- _TEXT PROVIDED_
*** Begin section ***

COPD And Lung Cancer: Is There A Connection?

The lungs are a vital organ in the human body that plays a crucial role in keeping us alive. They exchange gases between the air we breathe in and our bloodstream, providing oxygen to our body's cells and removing carbon dioxide waste. But in addition to their respiratory function, the lungs are also important for immune function. They produce and secrete mucus that helps protect the body against various pathogens. The mucus catches these harmful substances, which are excreted when we cough, per the Alberta Health Services.

Despite the important role the lungs play in keeping us alive, this vital organ is susceptible to several conditions. COPD (chronic obstructive pulmonary disease) and lung cancer are two different diseases that affect the lungs, but they are closely related in several ways, says WebMD. COPD is a chronic lung disease that causes breathing difficulties. Lung cancer, on the other hand, is a type of cancer that begins in the lungs. Although distinct, there's a chance that both conditions are somehow connected.

Both conditions have similar risk factors

Studies have shown that having COPD puts you at a higher risk of developing lung cancer. One reason is that both diseases share common risk factors, such as exposure to environmental pollutants. The most common risk factor of COPD is smoking cigarettes — however, exposure to other irritants, such as air pollution, chemical fumes, and dust, can also contribute to developing the disease, according to Mayo Clinic. In some rare cases, genetic factors may play a role in the development of COPD. People with a genetic condition called alpha-1 antitrypsin deficiency are at higher risk for developing COPD, as their bodies cannot produce a protein that helps protect the lungs from damage, per the National Heart, Lung, and Blood Institute.

*** End section ***

- _BRIEF 1_
According to the article on COPD and lung cancer, what is the most common risk factor of COPD?
- _BRIEF 2_
Translate this sentence from the article on COPD and lung cancer into Spanish: "Lung cancer, on the other hand, is a type of cancer that begins in the lungs."
Answer using only the article on COPD and lung cancer.

- _RECORD EXTRACTS_
*** Begin section ***

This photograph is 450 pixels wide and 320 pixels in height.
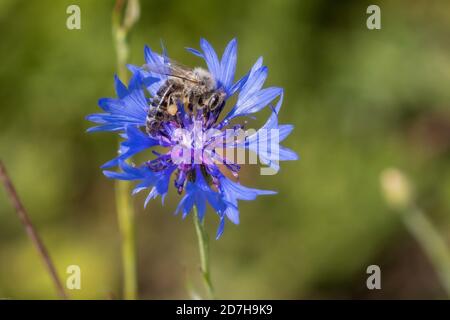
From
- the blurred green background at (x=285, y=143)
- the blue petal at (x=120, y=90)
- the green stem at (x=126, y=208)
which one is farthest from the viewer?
the blurred green background at (x=285, y=143)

*** End section ***

- _TASK SOLUTION 1_
Smoking cigarettes.

- _TASK SOLUTION 2_
El cáncer de pulmón, por otro lado, es un tipo de cáncer que comienza en los pulmones.